- Data excerpts -
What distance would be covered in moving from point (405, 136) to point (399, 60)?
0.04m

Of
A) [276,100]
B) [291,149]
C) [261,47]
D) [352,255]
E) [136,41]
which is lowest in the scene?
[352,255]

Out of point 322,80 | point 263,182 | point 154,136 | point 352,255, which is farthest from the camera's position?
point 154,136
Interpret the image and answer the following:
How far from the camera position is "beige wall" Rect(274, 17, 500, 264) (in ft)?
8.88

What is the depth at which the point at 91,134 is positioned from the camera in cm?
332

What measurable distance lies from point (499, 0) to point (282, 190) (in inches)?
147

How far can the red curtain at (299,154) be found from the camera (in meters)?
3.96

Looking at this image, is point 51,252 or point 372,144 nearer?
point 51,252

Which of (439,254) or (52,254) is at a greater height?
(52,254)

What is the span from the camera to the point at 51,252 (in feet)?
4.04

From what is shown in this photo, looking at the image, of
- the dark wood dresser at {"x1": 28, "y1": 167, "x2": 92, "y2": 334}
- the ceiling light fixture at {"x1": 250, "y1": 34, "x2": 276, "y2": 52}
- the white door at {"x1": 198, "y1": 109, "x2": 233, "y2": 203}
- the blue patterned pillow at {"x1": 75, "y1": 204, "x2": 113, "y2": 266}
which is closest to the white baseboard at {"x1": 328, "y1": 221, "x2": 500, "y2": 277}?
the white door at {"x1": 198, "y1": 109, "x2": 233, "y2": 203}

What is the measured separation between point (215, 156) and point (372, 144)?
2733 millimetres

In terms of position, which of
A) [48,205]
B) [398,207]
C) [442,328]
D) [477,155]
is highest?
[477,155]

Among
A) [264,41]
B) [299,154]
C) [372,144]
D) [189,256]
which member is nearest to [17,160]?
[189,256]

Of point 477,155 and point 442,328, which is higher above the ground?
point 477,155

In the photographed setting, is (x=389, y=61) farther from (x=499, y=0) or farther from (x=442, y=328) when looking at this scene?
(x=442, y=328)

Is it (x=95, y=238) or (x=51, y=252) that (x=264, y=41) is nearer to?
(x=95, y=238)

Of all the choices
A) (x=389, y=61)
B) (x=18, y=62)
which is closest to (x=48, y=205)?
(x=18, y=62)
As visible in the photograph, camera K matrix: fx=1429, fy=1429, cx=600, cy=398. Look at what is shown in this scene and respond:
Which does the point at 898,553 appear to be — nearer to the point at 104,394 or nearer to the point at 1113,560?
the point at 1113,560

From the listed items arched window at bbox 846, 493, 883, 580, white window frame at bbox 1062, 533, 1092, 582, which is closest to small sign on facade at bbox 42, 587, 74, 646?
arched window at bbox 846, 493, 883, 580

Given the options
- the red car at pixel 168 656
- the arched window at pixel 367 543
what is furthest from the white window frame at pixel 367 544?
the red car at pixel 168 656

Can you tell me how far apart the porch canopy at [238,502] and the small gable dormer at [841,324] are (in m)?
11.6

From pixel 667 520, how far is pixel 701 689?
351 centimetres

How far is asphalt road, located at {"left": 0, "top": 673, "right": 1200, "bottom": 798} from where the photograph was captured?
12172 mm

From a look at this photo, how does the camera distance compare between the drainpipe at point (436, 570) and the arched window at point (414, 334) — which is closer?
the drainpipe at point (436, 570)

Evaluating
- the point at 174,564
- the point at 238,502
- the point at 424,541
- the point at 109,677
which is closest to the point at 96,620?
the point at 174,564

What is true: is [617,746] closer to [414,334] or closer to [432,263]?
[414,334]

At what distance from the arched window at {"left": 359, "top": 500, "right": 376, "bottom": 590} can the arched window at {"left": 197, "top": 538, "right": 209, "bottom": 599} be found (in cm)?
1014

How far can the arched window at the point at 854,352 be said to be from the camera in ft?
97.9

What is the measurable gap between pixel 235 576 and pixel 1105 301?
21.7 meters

- What is required -
Retype the listing. Match it exactly.

- Solved exercise -
What distance would be covered in moving from point (405, 136) to point (399, 60)?
0.04m

Of
A) [276,100]
B) [291,149]
C) [261,47]
D) [352,255]
E) [136,41]
which is lowest in the scene?
[352,255]

Out of point 322,80 | point 263,182 | point 154,136 | point 352,255, which is farthest from the camera's position?
point 154,136
Interpret the image and answer the following:
How far from the camera position is "beige wall" Rect(274, 17, 500, 264) (in ft)?
8.88

What is the depth at which the point at 91,134 is positioned from the camera in cm?
332

What measurable distance lies from point (499, 0) to point (282, 190) (in inches)?
147

How far can the red curtain at (299,154) be found from the camera (in meters)?
3.96

Looking at this image, is point 51,252 or point 372,144 nearer?
point 51,252

Which of (439,254) or (52,254) is at a greater height?
(52,254)

What is the span from the camera to the point at 51,252 (in feet)?
4.04

From what is shown in this photo, looking at the image, of
- the dark wood dresser at {"x1": 28, "y1": 167, "x2": 92, "y2": 334}
- the ceiling light fixture at {"x1": 250, "y1": 34, "x2": 276, "y2": 52}
- the white door at {"x1": 198, "y1": 109, "x2": 233, "y2": 203}
- the blue patterned pillow at {"x1": 75, "y1": 204, "x2": 113, "y2": 266}
which is closest to the white baseboard at {"x1": 328, "y1": 221, "x2": 500, "y2": 277}?
the white door at {"x1": 198, "y1": 109, "x2": 233, "y2": 203}

What is the measured separation between point (215, 156) and point (372, 144)?
2733 millimetres

In terms of position, which of
A) [48,205]
B) [398,207]
C) [442,328]
D) [477,155]
is highest?
[477,155]

Among
A) [264,41]
B) [299,154]
C) [372,144]
D) [189,256]
which member is nearest to [17,160]?
[189,256]

Of point 477,155 and point 442,328, which is higher above the ground?
point 477,155

In the photographed setting, is (x=389, y=61) farther from (x=499, y=0) or farther from (x=442, y=328) when looking at this scene?
(x=442, y=328)

Is it (x=95, y=238) or (x=51, y=252) that (x=264, y=41) is nearer to?
(x=95, y=238)

Of all the choices
A) (x=389, y=61)
B) (x=18, y=62)
which is closest to (x=48, y=205)?
(x=18, y=62)
As visible in the photograph, camera K matrix: fx=1429, fy=1429, cx=600, cy=398. Look at what is shown in this scene and respond:
Which does the point at 898,553 appear to be — nearer to the point at 104,394 or nearer to the point at 1113,560?
the point at 1113,560

From the listed items arched window at bbox 846, 493, 883, 580, white window frame at bbox 1062, 533, 1092, 582, which is closest to small sign on facade at bbox 42, 587, 74, 646?
arched window at bbox 846, 493, 883, 580

Given the options
- the red car at pixel 168 656
- the arched window at pixel 367 543
what is furthest from the white window frame at pixel 367 544?
the red car at pixel 168 656

Can you tell me how far apart the porch canopy at [238,502] and the small gable dormer at [841,324] are (in m)?
11.6

From pixel 667 520, how far is pixel 701 689?
351 centimetres

How far is asphalt road, located at {"left": 0, "top": 673, "right": 1200, "bottom": 798} from where the photograph was captured?
12172 mm

From a look at this photo, how does the camera distance compare between the drainpipe at point (436, 570) and the arched window at point (414, 334) — which is closer?
the drainpipe at point (436, 570)

Evaluating
- the point at 174,564
- the point at 238,502
- the point at 424,541
- the point at 109,677
which is closest to the point at 96,620?
the point at 174,564

What is true: is [617,746] closer to [414,334] or closer to [432,263]?
[414,334]

At what distance from the arched window at {"left": 359, "top": 500, "right": 376, "bottom": 590} can the arched window at {"left": 197, "top": 538, "right": 209, "bottom": 599} be found (in cm)?
1014

How far can the arched window at the point at 854,352 be said to be from the camera in ft?
97.9

What is the measurable gap between pixel 235 576 and pixel 1105 301?
21.7 meters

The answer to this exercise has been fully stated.